SERVIS-1, or Space Environment Reliability Verification Integrated System 1, is a Japanese satellite designed for testing the performance of commercial off-the-shelf products in the space environment. It has a mass of about 840 kg, and was launched on 30 October 2003 from the Plesetsk Cosmodrome by Eurockot, who used a Rokot rocket with a Briz-KM upper stage. The satellite was active for two years.
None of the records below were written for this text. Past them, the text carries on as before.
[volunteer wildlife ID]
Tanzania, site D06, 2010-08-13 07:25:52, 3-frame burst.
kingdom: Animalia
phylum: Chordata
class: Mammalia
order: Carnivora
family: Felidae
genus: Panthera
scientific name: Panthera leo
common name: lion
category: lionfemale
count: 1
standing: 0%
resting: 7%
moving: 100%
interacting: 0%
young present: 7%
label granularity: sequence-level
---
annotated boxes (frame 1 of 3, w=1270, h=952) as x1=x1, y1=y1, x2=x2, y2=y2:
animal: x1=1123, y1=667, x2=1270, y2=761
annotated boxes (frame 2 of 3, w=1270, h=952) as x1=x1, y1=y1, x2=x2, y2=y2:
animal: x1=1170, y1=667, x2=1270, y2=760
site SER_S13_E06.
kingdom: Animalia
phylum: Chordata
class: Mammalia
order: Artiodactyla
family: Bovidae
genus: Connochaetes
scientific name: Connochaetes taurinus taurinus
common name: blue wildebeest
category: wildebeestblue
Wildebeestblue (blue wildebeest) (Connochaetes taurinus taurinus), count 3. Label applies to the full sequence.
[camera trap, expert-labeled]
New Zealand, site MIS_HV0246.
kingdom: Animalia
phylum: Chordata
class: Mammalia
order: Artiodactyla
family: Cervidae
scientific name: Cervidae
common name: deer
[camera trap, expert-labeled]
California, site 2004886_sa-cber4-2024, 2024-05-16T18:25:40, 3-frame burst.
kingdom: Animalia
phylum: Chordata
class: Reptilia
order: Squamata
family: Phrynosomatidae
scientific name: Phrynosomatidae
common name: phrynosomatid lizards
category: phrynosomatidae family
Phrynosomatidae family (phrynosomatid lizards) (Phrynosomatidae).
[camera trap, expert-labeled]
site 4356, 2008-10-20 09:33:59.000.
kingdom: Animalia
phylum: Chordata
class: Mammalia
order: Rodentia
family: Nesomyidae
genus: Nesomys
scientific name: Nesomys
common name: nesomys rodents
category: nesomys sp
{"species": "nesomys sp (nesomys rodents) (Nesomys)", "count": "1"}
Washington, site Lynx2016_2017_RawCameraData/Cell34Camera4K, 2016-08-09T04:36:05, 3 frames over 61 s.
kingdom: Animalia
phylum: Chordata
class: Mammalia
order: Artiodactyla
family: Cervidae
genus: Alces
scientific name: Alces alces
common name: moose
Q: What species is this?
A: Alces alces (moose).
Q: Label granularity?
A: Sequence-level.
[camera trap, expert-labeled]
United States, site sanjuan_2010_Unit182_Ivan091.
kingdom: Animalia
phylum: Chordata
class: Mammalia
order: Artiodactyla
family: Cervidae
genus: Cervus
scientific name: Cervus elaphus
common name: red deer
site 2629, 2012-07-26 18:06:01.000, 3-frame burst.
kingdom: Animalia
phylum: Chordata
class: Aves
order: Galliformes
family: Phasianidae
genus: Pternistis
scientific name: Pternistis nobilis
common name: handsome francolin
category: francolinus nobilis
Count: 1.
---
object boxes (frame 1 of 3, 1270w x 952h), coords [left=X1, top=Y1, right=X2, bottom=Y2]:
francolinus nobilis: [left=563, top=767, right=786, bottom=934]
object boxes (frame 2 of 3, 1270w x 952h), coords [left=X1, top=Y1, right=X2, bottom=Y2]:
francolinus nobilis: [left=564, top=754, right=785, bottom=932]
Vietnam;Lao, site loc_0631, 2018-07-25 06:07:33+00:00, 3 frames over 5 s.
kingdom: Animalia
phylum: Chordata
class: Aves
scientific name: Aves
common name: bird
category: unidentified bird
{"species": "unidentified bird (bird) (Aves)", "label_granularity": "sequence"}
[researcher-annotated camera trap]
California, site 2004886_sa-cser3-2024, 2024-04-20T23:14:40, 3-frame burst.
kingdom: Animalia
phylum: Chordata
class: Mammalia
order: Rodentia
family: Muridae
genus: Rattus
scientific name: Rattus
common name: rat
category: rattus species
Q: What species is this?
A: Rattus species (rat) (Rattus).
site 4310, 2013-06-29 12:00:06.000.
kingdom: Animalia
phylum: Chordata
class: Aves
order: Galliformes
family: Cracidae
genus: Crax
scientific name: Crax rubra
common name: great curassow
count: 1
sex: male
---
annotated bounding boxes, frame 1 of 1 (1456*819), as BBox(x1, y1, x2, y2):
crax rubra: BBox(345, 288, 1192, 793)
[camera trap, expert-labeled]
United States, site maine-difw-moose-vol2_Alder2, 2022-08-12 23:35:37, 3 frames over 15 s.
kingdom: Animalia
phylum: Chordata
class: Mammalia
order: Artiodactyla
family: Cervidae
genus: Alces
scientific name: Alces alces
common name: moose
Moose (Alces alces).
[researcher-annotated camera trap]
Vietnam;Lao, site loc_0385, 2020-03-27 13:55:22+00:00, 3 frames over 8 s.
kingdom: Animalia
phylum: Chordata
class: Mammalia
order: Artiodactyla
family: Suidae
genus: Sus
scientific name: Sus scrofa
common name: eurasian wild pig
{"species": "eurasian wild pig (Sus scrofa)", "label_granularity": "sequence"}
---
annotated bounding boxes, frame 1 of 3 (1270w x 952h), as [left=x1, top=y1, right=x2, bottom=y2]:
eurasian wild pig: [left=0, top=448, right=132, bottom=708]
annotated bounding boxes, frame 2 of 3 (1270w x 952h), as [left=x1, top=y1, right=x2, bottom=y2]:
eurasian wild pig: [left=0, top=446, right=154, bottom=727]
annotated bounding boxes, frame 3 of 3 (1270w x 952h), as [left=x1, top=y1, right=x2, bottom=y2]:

A second satellite, SERVIS-2, was launched in 2010.

==Experiments==
Nine experiments were being conducted by SERVIS-1.

| Name | Full name | Description | Remarks |
|---|---|---|---|
| VTS | Vane-type Propellant Tank System |  |  |
| INU | Integrated Navigation Unit |  |  |
| PCDS | Power Control and Distribution Unit |  |  |
| APDM | Advanced Paddle Drive Mechanism |  |  |
| ATTC | Advanced Tracking Telemetry and Command Transponder |  |  |
| OBC | On Board Computer |  |  |
| SIS | Integrated Satellite Controller with Star Sensor |  |  |
| LIB | Lithium Ion Battery System |  |  |
| FOIRU | Fibre Optic Gyro Inertial Reference Unit |  |  |

== Results from the mission ==
All the modules on the satellite worked as planned. The mission tested a number of electronic components, and determined that the rate of single-event upsets at its 1000 km orbit was substantially less than had been expected from tests using heavy ion bombardment on the ground.